◆ **Task**
Copy out the records word for word, beginning at the line that contains "How much separation" and ending with the line that contains "4.80 meters".

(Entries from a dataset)
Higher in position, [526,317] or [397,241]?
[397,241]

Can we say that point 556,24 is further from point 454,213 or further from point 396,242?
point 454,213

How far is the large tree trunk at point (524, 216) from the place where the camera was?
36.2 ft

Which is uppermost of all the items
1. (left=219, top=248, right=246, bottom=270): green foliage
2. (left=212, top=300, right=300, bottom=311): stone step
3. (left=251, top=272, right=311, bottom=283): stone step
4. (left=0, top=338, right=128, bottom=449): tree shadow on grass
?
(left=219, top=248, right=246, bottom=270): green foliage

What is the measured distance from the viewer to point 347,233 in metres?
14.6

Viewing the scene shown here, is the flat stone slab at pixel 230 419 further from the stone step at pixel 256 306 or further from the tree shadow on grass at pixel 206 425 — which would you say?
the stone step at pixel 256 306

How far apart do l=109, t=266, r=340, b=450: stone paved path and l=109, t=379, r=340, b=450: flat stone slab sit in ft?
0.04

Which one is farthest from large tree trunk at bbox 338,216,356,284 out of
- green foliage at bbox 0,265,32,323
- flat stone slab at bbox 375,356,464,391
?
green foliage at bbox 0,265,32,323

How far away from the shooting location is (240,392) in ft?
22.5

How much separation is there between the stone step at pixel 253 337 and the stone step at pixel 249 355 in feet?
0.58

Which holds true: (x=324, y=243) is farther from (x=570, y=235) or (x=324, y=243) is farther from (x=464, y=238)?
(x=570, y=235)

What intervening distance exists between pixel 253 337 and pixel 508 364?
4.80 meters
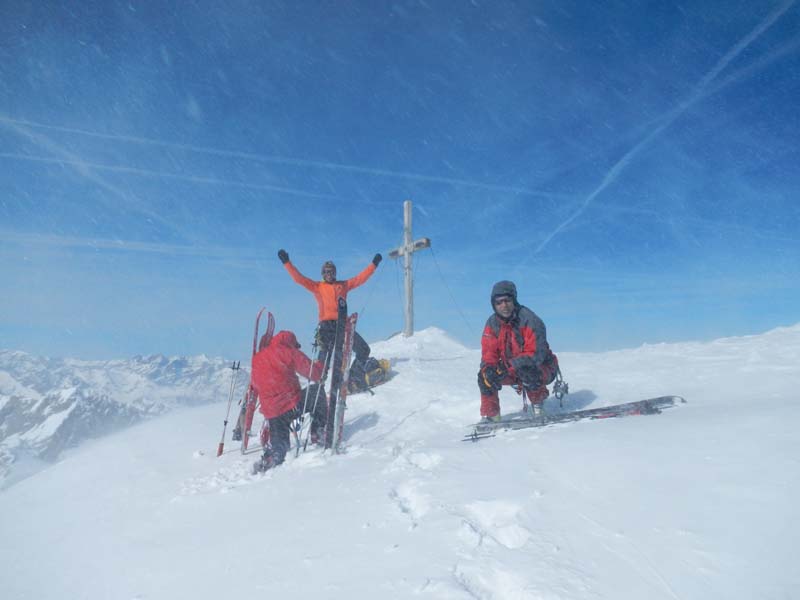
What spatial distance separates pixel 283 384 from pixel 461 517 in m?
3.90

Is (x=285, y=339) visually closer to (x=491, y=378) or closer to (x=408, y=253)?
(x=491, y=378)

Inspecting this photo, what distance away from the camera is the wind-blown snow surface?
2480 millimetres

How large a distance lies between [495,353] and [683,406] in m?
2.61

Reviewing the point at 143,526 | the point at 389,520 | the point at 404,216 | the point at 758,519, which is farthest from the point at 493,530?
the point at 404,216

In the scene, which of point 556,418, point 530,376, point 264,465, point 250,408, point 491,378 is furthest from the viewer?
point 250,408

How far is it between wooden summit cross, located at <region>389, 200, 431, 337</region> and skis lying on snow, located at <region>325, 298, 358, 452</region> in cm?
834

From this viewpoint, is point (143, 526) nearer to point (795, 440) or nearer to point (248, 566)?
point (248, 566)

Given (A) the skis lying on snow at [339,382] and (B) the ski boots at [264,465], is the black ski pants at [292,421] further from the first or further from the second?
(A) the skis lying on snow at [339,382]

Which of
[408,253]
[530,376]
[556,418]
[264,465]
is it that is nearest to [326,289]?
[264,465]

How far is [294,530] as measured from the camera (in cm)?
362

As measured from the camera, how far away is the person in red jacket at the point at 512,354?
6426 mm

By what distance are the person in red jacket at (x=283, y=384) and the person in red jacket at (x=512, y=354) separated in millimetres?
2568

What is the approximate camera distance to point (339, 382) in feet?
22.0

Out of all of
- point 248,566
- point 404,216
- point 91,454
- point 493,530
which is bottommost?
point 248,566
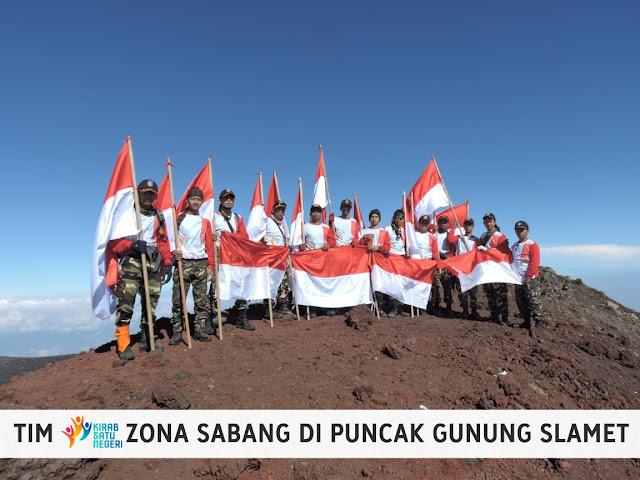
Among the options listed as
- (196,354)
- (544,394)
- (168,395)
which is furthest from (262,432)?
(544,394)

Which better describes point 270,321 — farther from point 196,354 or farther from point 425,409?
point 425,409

--

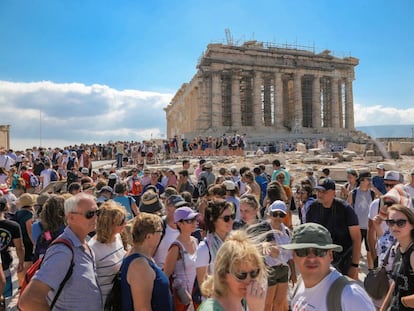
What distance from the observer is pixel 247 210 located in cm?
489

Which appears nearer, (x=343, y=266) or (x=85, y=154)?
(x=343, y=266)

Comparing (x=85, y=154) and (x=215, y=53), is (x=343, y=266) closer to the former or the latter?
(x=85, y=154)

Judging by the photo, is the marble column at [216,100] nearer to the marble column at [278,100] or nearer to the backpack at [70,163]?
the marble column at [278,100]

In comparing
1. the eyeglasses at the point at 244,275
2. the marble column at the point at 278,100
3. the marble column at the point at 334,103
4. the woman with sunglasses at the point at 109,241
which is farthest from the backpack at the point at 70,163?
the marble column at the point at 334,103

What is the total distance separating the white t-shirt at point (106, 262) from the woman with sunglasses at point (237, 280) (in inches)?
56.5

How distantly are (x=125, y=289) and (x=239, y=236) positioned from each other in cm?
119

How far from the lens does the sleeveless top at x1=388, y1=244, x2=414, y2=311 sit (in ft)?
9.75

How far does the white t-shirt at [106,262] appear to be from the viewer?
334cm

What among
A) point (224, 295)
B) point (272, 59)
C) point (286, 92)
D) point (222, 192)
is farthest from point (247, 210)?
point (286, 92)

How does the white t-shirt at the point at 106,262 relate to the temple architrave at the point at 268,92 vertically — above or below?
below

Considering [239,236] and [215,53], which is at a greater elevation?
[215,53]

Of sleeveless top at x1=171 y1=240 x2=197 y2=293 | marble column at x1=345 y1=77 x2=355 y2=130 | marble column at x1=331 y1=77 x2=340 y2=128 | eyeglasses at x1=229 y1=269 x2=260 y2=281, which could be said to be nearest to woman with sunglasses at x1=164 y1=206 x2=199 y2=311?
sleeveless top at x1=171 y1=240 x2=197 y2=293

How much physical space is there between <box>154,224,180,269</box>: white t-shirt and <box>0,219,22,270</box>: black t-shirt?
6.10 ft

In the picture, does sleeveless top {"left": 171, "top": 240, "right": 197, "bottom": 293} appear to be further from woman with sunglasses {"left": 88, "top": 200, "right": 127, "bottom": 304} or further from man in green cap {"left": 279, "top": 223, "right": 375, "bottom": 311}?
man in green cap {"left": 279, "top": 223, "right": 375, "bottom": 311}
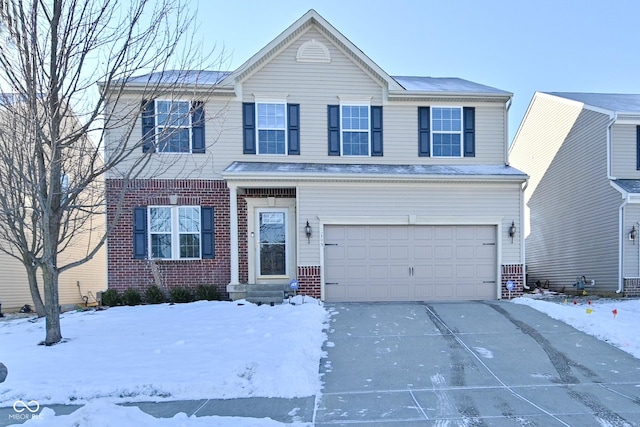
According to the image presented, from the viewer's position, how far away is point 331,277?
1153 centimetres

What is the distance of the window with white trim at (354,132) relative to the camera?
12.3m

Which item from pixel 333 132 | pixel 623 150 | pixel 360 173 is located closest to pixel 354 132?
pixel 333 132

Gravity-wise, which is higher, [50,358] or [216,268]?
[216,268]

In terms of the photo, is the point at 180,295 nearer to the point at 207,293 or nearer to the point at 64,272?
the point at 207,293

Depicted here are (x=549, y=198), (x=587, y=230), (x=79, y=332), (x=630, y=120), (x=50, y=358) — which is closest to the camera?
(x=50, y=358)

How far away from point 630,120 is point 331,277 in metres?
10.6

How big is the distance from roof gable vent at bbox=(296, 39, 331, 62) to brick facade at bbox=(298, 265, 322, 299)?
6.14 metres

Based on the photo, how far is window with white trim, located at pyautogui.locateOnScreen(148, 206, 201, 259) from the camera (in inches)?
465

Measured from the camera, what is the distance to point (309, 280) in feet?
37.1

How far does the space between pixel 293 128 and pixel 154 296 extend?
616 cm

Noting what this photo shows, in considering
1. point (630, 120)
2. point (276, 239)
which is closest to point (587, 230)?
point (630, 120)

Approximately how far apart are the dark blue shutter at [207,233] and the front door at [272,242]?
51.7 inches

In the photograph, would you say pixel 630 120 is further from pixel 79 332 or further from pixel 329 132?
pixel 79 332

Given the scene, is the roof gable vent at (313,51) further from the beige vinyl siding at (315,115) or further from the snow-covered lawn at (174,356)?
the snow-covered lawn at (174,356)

◆ **Task output**
How much separation is there between the stone step at pixel 253 337 and the stone step at pixel 249 355 in feet?
0.58

Which holds true: (x=324, y=243) is farther from (x=570, y=235) or (x=324, y=243) is farther from (x=464, y=238)?
(x=570, y=235)

What intervening distance exists between pixel 253 337 and pixel 508 364?
4.80 meters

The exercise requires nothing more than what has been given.